“Non la sento bene per niente, ma da quale antro comunica? Sta parlando dall’oltretomba? Confessi, sono già morto e non me lo dice per delicatezza?”. Per rimanere in tema e ovviare alla sinistra, decennale mania di darlo per defunto un giorno sì e l’altro anche, Paolo Villaggio affronta l’argomento lavorando di fantasia. Al momento della dipartita, già più volte messo in scena, l’attore che al tramonto di dicembre compirà 84 anni pensa spesso. “Vorrei scegliere io il quando e il come, ma vedo che non ci si può adeguatamente difendere dai maleducati da tastiera e Internet rimane un postaccio. Quindi mi metto l’anima in pace e mi godo il mio funerale”.

Lo immagina già?
Purtroppo sono morto nel modo più stupido. Camminavo per strada e un vaso mi ha colpito in pieno. E il dato tragico è che neanche una settimana fa avevo evitato lo stesso vaso per puro miracolo. Quindi mi ero premunito. Elmetto tedesco d’ordinanza e petto in fuori. Purtroppo neanche i tedeschi sono più quelli di una volta e l’elmetto si è rotto nell’istante meno appropriato.

Che disdetta.
Doppia. Morire così, senza fortuna, santi in paradiso e con qualcosa di orribilmente tedesco sulla testa. Io sono antinazista, sa? A certi particolari tengo. Avrei desiderato almeno un funerale come si deve e invece, niente.

Non l’hanno celebrata a dovere ?
Mi avevano promesso il Campidoglio. Avrei voluto gli stessi onori di Gassman e Sordi. Non me l’hanno concesso. Allora ho ripiegato sulla Chiesa degli Artisti. Quella di Roma, in Piazza del Popolo. Ma anche lì, passaggio a livello abbassato.

Neanche la Chiesa degli artisti?
Era occupata dall’orazione funebre dedicata a un funambolo turco di religione musulmana. Per entrare in chiesa si è finto cristiano in punto di morte e mi è passato avanti in men che non si dica.

Quindi dove si è svolto il funerale?
In una chiesetta di retroguardia, in periferia. Ma non c’era nessuno. Tutti a vedere la partita dell’Italia. Gliel’ho detto. Non sono stato fortunato. Mi hanno bidonato anche quelli che mi avevano assicurato la loro presenza. Non mento. Avevo la lista depositata dal notaio. Poi chi per il traffico, chi per la partita, chi per la moglie e chi per l’amante, si son dati tutti alla fuga. Una delusione. Un dolore. E una vergogna, anche. Ma io ho visto tutto e quando ci incontreremo nuovamente saprò a chi rinfacciare l’assenza.

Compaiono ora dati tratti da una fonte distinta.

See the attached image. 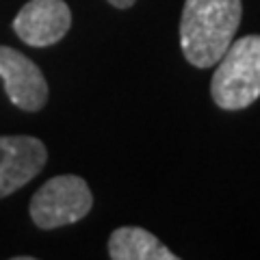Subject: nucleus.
Listing matches in <instances>:
<instances>
[{
  "label": "nucleus",
  "mask_w": 260,
  "mask_h": 260,
  "mask_svg": "<svg viewBox=\"0 0 260 260\" xmlns=\"http://www.w3.org/2000/svg\"><path fill=\"white\" fill-rule=\"evenodd\" d=\"M46 160V145L35 137H0V200L28 184Z\"/></svg>",
  "instance_id": "obj_6"
},
{
  "label": "nucleus",
  "mask_w": 260,
  "mask_h": 260,
  "mask_svg": "<svg viewBox=\"0 0 260 260\" xmlns=\"http://www.w3.org/2000/svg\"><path fill=\"white\" fill-rule=\"evenodd\" d=\"M72 11L65 0H30L13 20V30L24 44L46 48L68 35Z\"/></svg>",
  "instance_id": "obj_4"
},
{
  "label": "nucleus",
  "mask_w": 260,
  "mask_h": 260,
  "mask_svg": "<svg viewBox=\"0 0 260 260\" xmlns=\"http://www.w3.org/2000/svg\"><path fill=\"white\" fill-rule=\"evenodd\" d=\"M93 206V195L80 176H56L39 186L30 200V219L42 230L80 221Z\"/></svg>",
  "instance_id": "obj_3"
},
{
  "label": "nucleus",
  "mask_w": 260,
  "mask_h": 260,
  "mask_svg": "<svg viewBox=\"0 0 260 260\" xmlns=\"http://www.w3.org/2000/svg\"><path fill=\"white\" fill-rule=\"evenodd\" d=\"M109 256L113 260H176L152 232L137 225L117 228L109 239Z\"/></svg>",
  "instance_id": "obj_7"
},
{
  "label": "nucleus",
  "mask_w": 260,
  "mask_h": 260,
  "mask_svg": "<svg viewBox=\"0 0 260 260\" xmlns=\"http://www.w3.org/2000/svg\"><path fill=\"white\" fill-rule=\"evenodd\" d=\"M243 15L241 0H184L182 54L195 68H213L234 42Z\"/></svg>",
  "instance_id": "obj_1"
},
{
  "label": "nucleus",
  "mask_w": 260,
  "mask_h": 260,
  "mask_svg": "<svg viewBox=\"0 0 260 260\" xmlns=\"http://www.w3.org/2000/svg\"><path fill=\"white\" fill-rule=\"evenodd\" d=\"M210 95L219 109L241 111L260 98V35H247L228 46L217 61Z\"/></svg>",
  "instance_id": "obj_2"
},
{
  "label": "nucleus",
  "mask_w": 260,
  "mask_h": 260,
  "mask_svg": "<svg viewBox=\"0 0 260 260\" xmlns=\"http://www.w3.org/2000/svg\"><path fill=\"white\" fill-rule=\"evenodd\" d=\"M137 0H109V5H113L115 9H130Z\"/></svg>",
  "instance_id": "obj_8"
},
{
  "label": "nucleus",
  "mask_w": 260,
  "mask_h": 260,
  "mask_svg": "<svg viewBox=\"0 0 260 260\" xmlns=\"http://www.w3.org/2000/svg\"><path fill=\"white\" fill-rule=\"evenodd\" d=\"M0 78L5 91L18 109L35 113L48 102V83L42 70L28 56L13 50L9 46H0Z\"/></svg>",
  "instance_id": "obj_5"
}]
</instances>
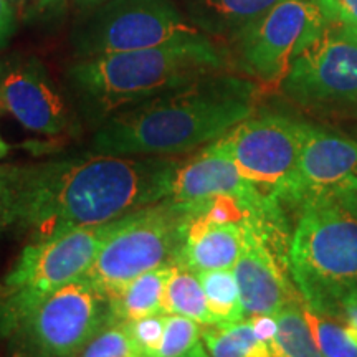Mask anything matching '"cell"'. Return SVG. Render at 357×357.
<instances>
[{
  "instance_id": "1",
  "label": "cell",
  "mask_w": 357,
  "mask_h": 357,
  "mask_svg": "<svg viewBox=\"0 0 357 357\" xmlns=\"http://www.w3.org/2000/svg\"><path fill=\"white\" fill-rule=\"evenodd\" d=\"M177 155L83 153L20 166L15 230L42 242L106 225L171 195Z\"/></svg>"
},
{
  "instance_id": "2",
  "label": "cell",
  "mask_w": 357,
  "mask_h": 357,
  "mask_svg": "<svg viewBox=\"0 0 357 357\" xmlns=\"http://www.w3.org/2000/svg\"><path fill=\"white\" fill-rule=\"evenodd\" d=\"M257 86L215 71L128 106L95 129L91 151L111 155H181L207 146L255 113Z\"/></svg>"
},
{
  "instance_id": "3",
  "label": "cell",
  "mask_w": 357,
  "mask_h": 357,
  "mask_svg": "<svg viewBox=\"0 0 357 357\" xmlns=\"http://www.w3.org/2000/svg\"><path fill=\"white\" fill-rule=\"evenodd\" d=\"M225 65V47L200 33L144 50L82 58L68 66L65 82L79 118L96 129L128 106L223 71Z\"/></svg>"
},
{
  "instance_id": "4",
  "label": "cell",
  "mask_w": 357,
  "mask_h": 357,
  "mask_svg": "<svg viewBox=\"0 0 357 357\" xmlns=\"http://www.w3.org/2000/svg\"><path fill=\"white\" fill-rule=\"evenodd\" d=\"M288 268L311 310L339 319L347 306L357 305V218L331 192L298 207Z\"/></svg>"
},
{
  "instance_id": "5",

Ci dica a che indirizzo rispondono gli ingrati. La storia sarà testimone.
A quello di Benigni, Rutelli e Veltroni. Me l’avevano promesso, Rutelli e Benigni hanno usato una scusa plausibile, Veltroni è proprio scomparso. Forse Walter se l’è presa perché non ho visto il suo film su Berlinguer. Ha saputo? Non parla d’altro. Però il pallone è il pallone e l’Italia è l’Italia. Quasi quasi li perdono. Ai miei tempi per sapere il risultato spaccavo i vetri e mi infilavo in casa degli sconosciuti: “Scusi, chi ha fatto palo?”.

Ricordiamo bene.
Peccato non poter assistere ai Mondiali fino in fondo e peccato, mi creda, non aver avuto un funerale all’altezza. Senza false modestie, me lo meritavo. Per noi ultraottantenni l’atmosfera funeraria è meglio del Gerovital. Ai funerali ci abbracciamo, ci guardiamo, lasciamo andare via gli amici cari e in silenzio, senza dar troppo nell’occhio, ci chiediamo con rito apotropaico a chi toccherà la volta successiva.

Volevano proprio toccasse a lei.
È ancora presto, ma prima o poi accadrà. Solo non capisco tutta questa fretta. Non son mica tanto umani, questi umani, a guardarli da vicino.